• GOAL OF THE EXERCISE:
Retype every entry word for word.

• DATA EXTRACT:
● ● ● ●
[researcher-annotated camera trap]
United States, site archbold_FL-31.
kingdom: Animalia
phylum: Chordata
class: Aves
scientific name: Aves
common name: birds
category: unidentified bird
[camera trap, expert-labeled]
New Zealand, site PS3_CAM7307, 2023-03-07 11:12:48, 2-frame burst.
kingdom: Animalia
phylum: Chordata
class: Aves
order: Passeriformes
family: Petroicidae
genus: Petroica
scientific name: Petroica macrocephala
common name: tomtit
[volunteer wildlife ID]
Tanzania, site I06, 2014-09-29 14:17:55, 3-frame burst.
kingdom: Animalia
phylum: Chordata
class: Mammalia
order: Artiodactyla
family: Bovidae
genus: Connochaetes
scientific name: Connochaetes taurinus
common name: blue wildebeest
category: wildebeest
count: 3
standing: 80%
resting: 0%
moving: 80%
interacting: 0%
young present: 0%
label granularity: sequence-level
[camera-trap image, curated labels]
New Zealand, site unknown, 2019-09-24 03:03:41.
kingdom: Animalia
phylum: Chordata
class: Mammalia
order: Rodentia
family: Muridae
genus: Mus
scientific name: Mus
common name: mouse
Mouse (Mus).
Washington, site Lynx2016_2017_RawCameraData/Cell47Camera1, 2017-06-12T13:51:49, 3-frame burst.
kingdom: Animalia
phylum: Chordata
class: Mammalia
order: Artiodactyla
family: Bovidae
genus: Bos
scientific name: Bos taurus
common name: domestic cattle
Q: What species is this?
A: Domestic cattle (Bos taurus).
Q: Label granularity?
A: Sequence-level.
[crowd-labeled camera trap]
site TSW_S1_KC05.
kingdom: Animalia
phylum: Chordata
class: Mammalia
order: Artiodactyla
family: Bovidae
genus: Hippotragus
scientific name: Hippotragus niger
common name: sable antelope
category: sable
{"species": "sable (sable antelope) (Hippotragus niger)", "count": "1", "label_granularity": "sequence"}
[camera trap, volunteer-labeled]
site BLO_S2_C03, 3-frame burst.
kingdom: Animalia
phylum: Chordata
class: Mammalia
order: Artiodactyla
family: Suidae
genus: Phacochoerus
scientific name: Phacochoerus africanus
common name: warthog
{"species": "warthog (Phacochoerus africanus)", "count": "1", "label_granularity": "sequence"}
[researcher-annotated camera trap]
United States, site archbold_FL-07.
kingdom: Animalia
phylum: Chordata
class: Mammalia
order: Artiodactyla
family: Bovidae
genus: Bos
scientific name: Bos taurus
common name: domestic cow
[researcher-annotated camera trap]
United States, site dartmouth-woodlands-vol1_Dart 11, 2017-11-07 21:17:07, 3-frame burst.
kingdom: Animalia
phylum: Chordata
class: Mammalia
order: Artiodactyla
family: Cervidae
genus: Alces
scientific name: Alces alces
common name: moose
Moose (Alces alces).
● ● ● ●
• YOUR SOLUTION:
[researcher-annotated camera trap]
United States, site archbold_FL-31.
kingdom: Animalia
phylum: Chordata
class: Aves
scientific name: Aves
common name: birds
category: unidentified bird
[camera trap, expert-labeled]
New Zealand, site PS3_CAM7307, 2023-03-07 11:12:48, 2-frame burst.
kingdom: Animalia
phylum: Chordata
class: Aves
order: Passeriformes
family: Petroicidae
genus: Petroica
scientific name: Petroica macrocephala
common name: tomtit
[volunteer wildlife ID]
Tanzania, site I06, 2014-09-29 14:17:55, 3-frame burst.
kingdom: Animalia
phylum: Chordata
class: Mammalia
order: Artiodactyla
family: Bovidae
genus: Connochaetes
scientific name: Connochaetes taurinus
common name: blue wildebeest
category: wildebeest
count: 3
standing: 80%
resting: 0%
moving: 80%
interacting: 0%
young present: 0%
label granularity: sequence-level
[camera-trap image, curated labels]
New Zealand, site unknown, 2019-09-24 03:03:41.
kingdom: Animalia
phylum: Chordata
class: Mammalia
order: Rodentia
family: Muridae
genus: Mus
scientific name: Mus
common name: mouse
Mouse (Mus).
Washington, site Lynx2016_2017_RawCameraData/Cell47Camera1, 2017-06-12T13:51:49, 3-frame burst.
kingdom: Animalia
phylum: Chordata
class: Mammalia
order: Artiodactyla
family: Bovidae
genus: Bos
scientific name: Bos taurus
common name: domestic cattle
Q: What species is this?
A: Domestic cattle (Bos taurus).
Q: Label granularity?
A: Sequence-level.
[crowd-labeled camera trap]
site TSW_S1_KC05.
kingdom: Animalia
phylum: Chordata
class: Mammalia
order: Artiodactyla
family: Bovidae
genus: Hippotragus
scientific name: Hippotragus niger
common name: sable antelope
category: sable
{"species": "sable (sable antelope) (Hippotragus niger)", "count": "1", "label_granularity": "sequence"}
[camera trap, volunteer-labeled]
site BLO_S2_C03, 3-frame burst.
kingdom: Animalia
phylum: Chordata
class: Mammalia
order: Artiodactyla
family: Suidae
genus: Phacochoerus
scientific name: Phacochoerus africanus
common name: warthog
{"species": "warthog (Phacochoerus africanus)", "count": "1", "label_granularity": "sequence"}
[researcher-annotated camera trap]
United States, site archbold_FL-07.
kingdom: Animalia
phylum: Chordata
class: Mammalia
order: Artiodactyla
family: Bovidae
genus: Bos
scientific name: Bos taurus
common name: domestic cow
[researcher-annotated camera trap]
United States, site dartmouth-woodlands-vol1_Dart 11, 2017-11-07 21:17:07, 3-frame burst.
kingdom: Animalia
phylum: Chordata
class: Mammalia
order: Artiodactyla
family: Cervidae
genus: Alces
scientific name: Alces alces
common name: moose
Moose (Alces alces).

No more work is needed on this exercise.